======== GIVEN DATA ========

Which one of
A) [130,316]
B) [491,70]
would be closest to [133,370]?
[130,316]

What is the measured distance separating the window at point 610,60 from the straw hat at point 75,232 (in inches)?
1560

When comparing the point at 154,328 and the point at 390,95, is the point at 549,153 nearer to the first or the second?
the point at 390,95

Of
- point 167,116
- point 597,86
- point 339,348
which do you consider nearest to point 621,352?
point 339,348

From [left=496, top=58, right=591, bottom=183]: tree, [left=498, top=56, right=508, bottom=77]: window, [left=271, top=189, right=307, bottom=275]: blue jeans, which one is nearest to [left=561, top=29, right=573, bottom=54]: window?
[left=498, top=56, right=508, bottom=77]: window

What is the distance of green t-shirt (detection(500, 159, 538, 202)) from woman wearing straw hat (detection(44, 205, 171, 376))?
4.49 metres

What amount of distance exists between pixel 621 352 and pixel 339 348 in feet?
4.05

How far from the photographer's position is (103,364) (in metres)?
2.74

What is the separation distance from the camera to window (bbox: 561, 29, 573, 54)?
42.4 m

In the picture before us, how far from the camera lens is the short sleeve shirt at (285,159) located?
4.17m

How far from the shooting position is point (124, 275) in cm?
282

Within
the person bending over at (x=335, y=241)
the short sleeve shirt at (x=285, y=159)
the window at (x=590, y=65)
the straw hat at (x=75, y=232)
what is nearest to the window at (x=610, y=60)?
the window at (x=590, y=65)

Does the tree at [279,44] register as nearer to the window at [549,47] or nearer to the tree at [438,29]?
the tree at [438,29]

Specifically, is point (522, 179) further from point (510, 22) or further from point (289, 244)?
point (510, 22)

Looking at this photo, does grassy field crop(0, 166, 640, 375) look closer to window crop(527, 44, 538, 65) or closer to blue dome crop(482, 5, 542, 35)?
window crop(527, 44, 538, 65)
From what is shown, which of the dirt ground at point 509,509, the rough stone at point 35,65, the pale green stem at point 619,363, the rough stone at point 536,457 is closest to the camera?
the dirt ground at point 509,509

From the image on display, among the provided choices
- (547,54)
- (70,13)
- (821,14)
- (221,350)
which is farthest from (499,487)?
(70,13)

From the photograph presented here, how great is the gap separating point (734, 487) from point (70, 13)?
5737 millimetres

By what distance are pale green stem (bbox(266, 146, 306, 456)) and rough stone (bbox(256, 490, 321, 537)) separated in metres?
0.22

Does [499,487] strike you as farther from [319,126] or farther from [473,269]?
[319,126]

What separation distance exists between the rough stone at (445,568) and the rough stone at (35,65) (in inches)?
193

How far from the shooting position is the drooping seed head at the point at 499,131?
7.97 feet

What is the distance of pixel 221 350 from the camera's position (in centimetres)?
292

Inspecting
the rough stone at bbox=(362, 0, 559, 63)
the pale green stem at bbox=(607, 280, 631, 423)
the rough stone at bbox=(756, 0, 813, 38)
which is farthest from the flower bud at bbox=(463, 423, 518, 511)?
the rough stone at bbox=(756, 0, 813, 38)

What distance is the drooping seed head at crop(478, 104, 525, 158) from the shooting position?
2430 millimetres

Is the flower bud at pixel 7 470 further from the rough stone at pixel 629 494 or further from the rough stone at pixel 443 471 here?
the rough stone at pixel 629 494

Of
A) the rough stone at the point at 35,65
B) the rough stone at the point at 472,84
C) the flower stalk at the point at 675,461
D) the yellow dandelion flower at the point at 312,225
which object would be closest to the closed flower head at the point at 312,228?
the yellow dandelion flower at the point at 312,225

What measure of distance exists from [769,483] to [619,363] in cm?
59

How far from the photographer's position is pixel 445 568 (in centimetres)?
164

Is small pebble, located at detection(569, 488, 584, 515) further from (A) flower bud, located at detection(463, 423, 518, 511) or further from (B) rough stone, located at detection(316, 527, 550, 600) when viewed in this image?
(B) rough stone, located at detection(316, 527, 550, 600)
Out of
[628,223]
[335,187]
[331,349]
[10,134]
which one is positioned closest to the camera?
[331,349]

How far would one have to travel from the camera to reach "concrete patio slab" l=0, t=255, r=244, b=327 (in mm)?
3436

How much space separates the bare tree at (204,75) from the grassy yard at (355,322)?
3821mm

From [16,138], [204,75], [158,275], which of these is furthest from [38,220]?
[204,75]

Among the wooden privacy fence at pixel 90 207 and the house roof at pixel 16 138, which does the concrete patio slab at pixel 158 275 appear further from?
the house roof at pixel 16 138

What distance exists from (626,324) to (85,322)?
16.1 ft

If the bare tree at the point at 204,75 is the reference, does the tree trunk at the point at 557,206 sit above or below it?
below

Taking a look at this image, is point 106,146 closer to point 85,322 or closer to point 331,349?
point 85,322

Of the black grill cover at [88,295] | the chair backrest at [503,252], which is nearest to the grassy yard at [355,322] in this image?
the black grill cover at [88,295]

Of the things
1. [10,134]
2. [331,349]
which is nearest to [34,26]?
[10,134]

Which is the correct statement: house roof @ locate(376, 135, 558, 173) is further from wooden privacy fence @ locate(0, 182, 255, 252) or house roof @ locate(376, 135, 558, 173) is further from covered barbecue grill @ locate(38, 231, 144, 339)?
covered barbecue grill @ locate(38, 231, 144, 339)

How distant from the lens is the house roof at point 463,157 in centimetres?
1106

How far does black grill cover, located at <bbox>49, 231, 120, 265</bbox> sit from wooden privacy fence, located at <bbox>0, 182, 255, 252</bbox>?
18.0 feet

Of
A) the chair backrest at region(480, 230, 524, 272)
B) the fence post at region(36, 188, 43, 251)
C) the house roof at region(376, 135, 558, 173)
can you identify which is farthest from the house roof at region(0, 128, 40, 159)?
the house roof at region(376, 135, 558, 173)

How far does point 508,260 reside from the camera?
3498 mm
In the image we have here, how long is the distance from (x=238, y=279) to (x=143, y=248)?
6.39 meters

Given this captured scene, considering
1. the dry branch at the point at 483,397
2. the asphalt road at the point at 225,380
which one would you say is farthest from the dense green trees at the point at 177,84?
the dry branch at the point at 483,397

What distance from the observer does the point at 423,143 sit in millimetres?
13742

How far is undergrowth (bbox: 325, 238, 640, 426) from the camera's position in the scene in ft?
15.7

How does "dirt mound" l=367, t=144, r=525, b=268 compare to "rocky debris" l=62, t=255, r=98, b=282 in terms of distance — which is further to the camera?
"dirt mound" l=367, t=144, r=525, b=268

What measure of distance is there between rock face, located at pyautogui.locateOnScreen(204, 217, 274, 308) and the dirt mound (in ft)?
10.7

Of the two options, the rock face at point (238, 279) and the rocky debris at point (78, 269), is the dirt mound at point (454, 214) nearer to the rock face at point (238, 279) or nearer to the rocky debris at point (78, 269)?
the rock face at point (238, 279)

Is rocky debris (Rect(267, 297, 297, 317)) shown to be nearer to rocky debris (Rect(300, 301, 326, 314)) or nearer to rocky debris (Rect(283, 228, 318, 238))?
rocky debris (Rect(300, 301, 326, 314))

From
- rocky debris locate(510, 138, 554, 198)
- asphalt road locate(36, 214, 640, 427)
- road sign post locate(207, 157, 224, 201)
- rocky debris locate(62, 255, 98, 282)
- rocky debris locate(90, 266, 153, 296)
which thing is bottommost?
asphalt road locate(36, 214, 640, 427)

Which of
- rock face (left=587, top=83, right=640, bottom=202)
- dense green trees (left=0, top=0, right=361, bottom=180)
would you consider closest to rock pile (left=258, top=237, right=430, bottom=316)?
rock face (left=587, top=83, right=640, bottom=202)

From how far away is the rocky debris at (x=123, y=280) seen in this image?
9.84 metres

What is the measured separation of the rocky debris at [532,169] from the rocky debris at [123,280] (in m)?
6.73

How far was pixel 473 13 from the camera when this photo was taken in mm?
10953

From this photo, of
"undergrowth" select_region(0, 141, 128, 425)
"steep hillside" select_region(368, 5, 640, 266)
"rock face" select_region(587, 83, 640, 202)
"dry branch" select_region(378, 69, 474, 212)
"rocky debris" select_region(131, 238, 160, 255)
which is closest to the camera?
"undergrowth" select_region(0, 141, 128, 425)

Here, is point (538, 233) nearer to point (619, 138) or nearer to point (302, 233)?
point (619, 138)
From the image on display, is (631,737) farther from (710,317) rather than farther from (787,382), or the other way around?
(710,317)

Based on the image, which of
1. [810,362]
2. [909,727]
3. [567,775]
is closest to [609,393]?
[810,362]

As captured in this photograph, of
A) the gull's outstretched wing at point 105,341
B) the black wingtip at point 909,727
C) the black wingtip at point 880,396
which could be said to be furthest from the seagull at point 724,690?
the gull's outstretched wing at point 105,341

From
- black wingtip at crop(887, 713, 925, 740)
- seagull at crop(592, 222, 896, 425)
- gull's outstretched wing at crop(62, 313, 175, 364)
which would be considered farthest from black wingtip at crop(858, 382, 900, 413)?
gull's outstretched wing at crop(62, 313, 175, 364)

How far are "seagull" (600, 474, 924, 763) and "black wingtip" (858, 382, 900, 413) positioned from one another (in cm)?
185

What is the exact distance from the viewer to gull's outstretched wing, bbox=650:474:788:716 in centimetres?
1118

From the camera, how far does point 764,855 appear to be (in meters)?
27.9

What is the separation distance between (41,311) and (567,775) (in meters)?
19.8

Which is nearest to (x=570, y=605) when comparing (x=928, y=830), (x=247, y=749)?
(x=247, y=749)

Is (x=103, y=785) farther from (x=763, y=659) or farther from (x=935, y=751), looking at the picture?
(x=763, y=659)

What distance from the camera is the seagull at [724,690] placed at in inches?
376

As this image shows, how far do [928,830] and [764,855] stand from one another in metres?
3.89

========

### [STATED TASK]
Edit the records from the line containing "By what distance" down to the line containing "2430 millimetres" by changing "shooting position" to "camera position", and give back only those lines with nothing else altered.

### [SOLUTION BELOW]
By what distance are pale green stem (bbox(266, 146, 306, 456)) and rough stone (bbox(256, 490, 321, 537)) separated in metres?
0.22

Does [499,487] strike you as farther from [319,126] or farther from [473,269]?
[319,126]

What separation distance exists between the rough stone at (445,568) and the rough stone at (35,65) (in inches)?
193

How far from the camera position is the drooping seed head at the point at 499,131?
7.97 feet

What is the distance of pixel 221 350 from the camera's position (in centimetres)?
292

Inspecting
the rough stone at bbox=(362, 0, 559, 63)
the pale green stem at bbox=(607, 280, 631, 423)
the rough stone at bbox=(756, 0, 813, 38)
which is farthest from the flower bud at bbox=(463, 423, 518, 511)?
the rough stone at bbox=(756, 0, 813, 38)

What distance is the drooping seed head at crop(478, 104, 525, 158) from the camera position?
2430 millimetres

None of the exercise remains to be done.